Frequently Asked Questions About git log Filtering
Q1. How do I find all commits made by a specific person?
Use git log --author="name", which filters the commit history to only show commits whose author name or email matches the given pattern.
Q2. How can I see only commits from the last two weeks?
Run git log --since="2 weeks ago". Git understands natural relative date expressions like this, as well as exact dates such as --since="2026-06-01".
Q3. What is the difference between --grep and -S in git log?
--grep searches commit message text for a matching pattern. -S (the pickaxe flag) instead searches the actual code changes across history, finding commits where a specific string's occurrence count changed — meaning it was added or removed somewhere in the diff.

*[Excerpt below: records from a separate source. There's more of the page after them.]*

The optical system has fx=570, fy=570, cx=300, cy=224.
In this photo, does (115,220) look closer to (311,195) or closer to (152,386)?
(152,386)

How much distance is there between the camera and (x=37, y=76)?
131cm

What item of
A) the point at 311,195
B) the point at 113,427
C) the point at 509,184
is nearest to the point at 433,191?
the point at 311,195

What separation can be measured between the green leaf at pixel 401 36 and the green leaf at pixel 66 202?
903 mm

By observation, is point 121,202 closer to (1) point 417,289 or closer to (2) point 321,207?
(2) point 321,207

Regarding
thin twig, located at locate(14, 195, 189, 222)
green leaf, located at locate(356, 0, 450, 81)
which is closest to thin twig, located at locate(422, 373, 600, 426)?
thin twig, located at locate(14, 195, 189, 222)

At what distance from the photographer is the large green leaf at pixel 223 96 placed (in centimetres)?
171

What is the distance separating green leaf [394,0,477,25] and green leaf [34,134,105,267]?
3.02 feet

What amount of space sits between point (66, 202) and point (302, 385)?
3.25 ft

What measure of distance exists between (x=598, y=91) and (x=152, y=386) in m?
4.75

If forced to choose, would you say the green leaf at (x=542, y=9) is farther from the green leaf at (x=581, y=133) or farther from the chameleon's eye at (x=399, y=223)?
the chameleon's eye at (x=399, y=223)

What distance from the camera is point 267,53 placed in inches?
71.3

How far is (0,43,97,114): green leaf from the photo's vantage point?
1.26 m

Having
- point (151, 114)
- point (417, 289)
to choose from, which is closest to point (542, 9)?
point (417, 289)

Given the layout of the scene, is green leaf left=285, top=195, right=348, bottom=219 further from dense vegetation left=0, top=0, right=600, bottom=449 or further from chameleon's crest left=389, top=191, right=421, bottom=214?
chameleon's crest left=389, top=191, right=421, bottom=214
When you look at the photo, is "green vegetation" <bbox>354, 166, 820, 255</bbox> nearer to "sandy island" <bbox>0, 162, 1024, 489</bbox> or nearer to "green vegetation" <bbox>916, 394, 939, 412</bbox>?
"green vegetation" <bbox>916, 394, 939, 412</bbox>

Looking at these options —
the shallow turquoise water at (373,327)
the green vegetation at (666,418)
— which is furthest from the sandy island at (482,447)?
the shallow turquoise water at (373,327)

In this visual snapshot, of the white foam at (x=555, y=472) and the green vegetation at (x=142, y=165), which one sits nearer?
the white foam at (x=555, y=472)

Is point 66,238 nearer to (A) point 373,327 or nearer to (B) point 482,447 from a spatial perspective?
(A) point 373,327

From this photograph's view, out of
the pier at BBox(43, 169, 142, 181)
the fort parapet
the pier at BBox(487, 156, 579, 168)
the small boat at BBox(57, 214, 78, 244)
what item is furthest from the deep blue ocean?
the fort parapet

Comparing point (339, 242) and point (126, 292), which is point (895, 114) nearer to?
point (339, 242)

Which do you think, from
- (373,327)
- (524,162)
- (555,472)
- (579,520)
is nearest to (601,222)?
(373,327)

Q4. How do I find the exact commit where a specific function or variable was introduced?
Use the pickaxe flag: git log -S"functionOrVariableName". This scans every commit's diff for a change in how many times that exact string appears, pinpointing when it was added or removed.
Q5. Can I combine multiple git log filters at once?
Yes. Flags like --author, --since, --until, and --grep can all be combined in a single command, letting you narrow history down using several conditions simultaneously, such as git log --author="Asha" --since="1 month ago" --grep="fix".
Summary
Git provides several powerful flags to filter `git log` output precisely: `--author` matches commits by author name or email, `--since`/`--until` restrict results to a date range (accepting both absolute and relative dates), and `--grep` searches commit message text for a pattern. The pickaxe flag, `-S<string>`, is fundamentally different — it searches the actual code changes across history, finding commits where a specific string's occurrence count changed, making it invaluable for tracing exactly when a piece of code was introduced or removed. These flags can be freely combined to build highly targeted searches through even very large repository histories.